Nissan Navara RX
  |  First Published: September 2016

It’s been said before, but I’ll say it again: the Australian ute buyer has never had it so good! We are definitely spoilt for choice at the moment. Take the Nissan Navara for instance. Released last year with great fanfare, the new model NP300 actually lived up to the hype. It comes in a choice of petrol or twin turbo diesel engines, with options for coil springs at the rear or a leaf spring set up.

The Navara is a very good ute, suited just as well to work on weekdays and play time on weekends. And with 27 variants on offer – thanks to many drive lines, body styles, engine and transmission choices – there’s one for every need. The King Cab, for instance, is available in the RX, ST and STX configurations, each adding feature upon feature.

Manual ute reviewed

Autos are very popular in diesels these days, but for those of us who don’t mind a bit of leg movement when driving there’s nothing intrinsically wrong with changing gears manually – and that’s exactly what the Navara 4x4 RX King Cab was all about. With its 6-speed manual gear box, this ute was very enjoyable to drive thanks to a well-spaced set of gear ratios, a very smooth clutch and a 2.3L turbo diesel engine that seemed to have no end of pulling power compared to its modest size. It was also quite responsive.

The King Cab designation refers to seating arrangements that see the front seats complemented by a short-term use rear seat set-up accessed via a rearward opening door. The front seats were very comfortable and well formed, and the paired rear seats were large enough to accommodate two adults for a short time. Alternatively, they can be folded up to accommodate a heap of gear for a weekend away.

The rear seating set-up was better than some others on today’s market, given that there were adjustable head rests and even air vents. Finding a handle to open a rear door was a bit tricky at first, but it doesn’t take long to get the hang of it.


The RX sits second from the bottom in the Navara NP300 features and trim stable, but it doesn’t seem much like a base vehicle. There were power windows (including the sliding one between rear of cabin and tray); carpeted flooring; well-shaped, cloth-covered seats; and cruise control. There were even a couple of 12V outlets in the cabin, one between the front seats and another up on the dash for the GPS, plus an extra one other in the rear cargo area.
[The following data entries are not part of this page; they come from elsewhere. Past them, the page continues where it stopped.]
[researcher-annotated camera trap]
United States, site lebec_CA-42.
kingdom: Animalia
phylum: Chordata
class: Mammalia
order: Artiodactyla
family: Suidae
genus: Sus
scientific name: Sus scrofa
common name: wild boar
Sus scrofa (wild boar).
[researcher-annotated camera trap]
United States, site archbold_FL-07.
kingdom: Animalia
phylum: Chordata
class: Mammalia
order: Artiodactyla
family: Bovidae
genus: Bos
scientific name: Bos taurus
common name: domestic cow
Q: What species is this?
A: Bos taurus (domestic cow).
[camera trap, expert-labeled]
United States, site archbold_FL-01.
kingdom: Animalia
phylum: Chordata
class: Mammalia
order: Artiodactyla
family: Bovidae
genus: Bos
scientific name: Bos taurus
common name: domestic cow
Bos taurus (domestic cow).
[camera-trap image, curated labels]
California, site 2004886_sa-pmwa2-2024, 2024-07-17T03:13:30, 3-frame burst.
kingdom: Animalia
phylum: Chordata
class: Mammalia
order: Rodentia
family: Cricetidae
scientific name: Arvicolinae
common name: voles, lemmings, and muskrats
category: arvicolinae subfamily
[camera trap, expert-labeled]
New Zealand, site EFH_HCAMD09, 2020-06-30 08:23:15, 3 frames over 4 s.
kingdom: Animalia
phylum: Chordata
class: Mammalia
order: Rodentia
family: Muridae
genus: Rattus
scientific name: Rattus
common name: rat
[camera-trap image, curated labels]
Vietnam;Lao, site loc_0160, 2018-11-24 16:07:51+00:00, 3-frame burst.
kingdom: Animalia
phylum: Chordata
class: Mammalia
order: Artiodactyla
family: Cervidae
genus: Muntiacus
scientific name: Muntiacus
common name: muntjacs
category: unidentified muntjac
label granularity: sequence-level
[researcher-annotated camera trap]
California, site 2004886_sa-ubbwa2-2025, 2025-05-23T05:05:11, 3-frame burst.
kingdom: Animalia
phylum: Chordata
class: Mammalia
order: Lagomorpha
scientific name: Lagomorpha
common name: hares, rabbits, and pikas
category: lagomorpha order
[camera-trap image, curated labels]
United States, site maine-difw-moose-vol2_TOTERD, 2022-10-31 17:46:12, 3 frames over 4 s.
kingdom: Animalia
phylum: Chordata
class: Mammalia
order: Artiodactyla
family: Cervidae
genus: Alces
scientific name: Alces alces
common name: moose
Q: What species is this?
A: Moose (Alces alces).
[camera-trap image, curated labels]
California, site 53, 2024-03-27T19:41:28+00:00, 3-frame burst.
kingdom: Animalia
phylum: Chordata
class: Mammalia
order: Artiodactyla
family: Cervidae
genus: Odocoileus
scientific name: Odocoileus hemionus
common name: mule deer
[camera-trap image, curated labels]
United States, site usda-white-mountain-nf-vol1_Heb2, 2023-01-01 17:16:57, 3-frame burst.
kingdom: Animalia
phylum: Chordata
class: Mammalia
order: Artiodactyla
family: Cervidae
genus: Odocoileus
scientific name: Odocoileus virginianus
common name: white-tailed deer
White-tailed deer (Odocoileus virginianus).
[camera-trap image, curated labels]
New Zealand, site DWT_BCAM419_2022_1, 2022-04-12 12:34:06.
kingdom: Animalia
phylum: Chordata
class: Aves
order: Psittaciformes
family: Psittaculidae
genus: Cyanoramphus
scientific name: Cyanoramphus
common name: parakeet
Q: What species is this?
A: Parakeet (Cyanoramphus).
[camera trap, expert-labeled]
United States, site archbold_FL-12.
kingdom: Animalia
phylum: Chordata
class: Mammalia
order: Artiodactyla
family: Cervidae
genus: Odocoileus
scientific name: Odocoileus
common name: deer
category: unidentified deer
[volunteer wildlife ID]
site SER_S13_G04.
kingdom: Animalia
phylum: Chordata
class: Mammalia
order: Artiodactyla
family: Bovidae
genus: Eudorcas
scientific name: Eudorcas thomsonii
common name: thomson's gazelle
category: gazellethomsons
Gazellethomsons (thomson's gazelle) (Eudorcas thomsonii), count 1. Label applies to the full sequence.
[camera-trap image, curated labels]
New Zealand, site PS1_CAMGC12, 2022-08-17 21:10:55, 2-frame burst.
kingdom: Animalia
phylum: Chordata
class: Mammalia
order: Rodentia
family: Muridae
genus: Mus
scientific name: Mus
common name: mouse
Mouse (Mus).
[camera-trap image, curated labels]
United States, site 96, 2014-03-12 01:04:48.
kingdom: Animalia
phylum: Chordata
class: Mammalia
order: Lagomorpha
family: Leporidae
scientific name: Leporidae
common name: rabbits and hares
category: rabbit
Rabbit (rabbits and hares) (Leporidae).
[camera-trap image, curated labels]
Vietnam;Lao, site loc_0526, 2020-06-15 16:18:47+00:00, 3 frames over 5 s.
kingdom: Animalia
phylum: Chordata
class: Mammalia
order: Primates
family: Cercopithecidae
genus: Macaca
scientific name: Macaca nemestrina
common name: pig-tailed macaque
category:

Air conditioning was also standard and there was a defrost option for the rear glass section of the cabin, something not all utes in this class have. Other handy features were a radio that offered Bluetooth streaming and a USB socket and line-in jack. Coupled with a very high standard of fit and finish, the front seating and dash area were almost sedan-like. Hardly a poverty pack!

Storage was also pretty well catered for, with plenty of cubby holes and dedicated areas such as a tray on the dash, another between seats and a mobile phone storage area for the front passenger.

On the exterior, the grille was dressed up with plenty of chrome, as were the large external door mirrors with the elongated cabin reflecting the King Cab’s unique styling. Wheels sported modest 205 R16 steel rims, but with the Nissan’s retail price well below quite a few of its competitors, who’s complaining?


On the city roads and country highways, the Nissan was a very easy drive. The 4x4’s overall height offered excellent visibility all round, and the transmission very capably mated with the 4-cylinder diesel engine’s 120kW of power, 403Nm of torque to see it quite quick off the mark. It easily answered power requirements to move up to a highway cruising speed, which it maintained effortlessly. Towing our 4.3m Bullshark with its 40 Evinrude was a non-event, and with a braked trailer tow rating of 3500kg and an unbraked rating of 750kg, the Navara would satisfy a lot of boat owners’ requirements.

I had the opportunity to try out the 4WD capability of the King Cab when I had to back the unit a fair way down on a muddy boat ramp on the Logan River. The Navara easily removed the Bullshark from the low tide mess of slimy mud. A quick flick of the dash dial to 4x4 high, and gently easing out the clutch on first gear, saw the car and boat up the ramp like a cork out of a bottle. It’s one of those times when the money spent on 4WD instead of 2WD is well worth it.

Suspension modifications

Overall, the Navara’s ride was better than I expected from a leaf-sprung ute. I have never regarded Navaras as rough riding by any stretch of the imagination, but Nissan have now modified the rear spring assembly to shorten springs (when compared to previous Navaras) as well as mounting them in a rubber assembly to reduce perceived rebound.

Fuel consumption is always a talking point, and while Nissan claim a little more modest consumption than the 7.5L per 100km I achieved, there is certainly not much wrong with consumption of that order. With an 80L tank under the rear tub (1800mm long and 1120mm wide between wheel arches) the King Cab certainly has an excellent cruising range.

Summing up

My impression of the Navara RX King Cab is that it’s going to make choosing the right ute for work and play just that bit harder. There’s a multitude of similar 1-tonne capacity vehicles on offer, but the overall fit and finish, decent levels of standard features plus ride quality make the RX King Cab an attractive choice. The warranty is three years/100,000km, and a 5-star ANCAP safety rating is assured.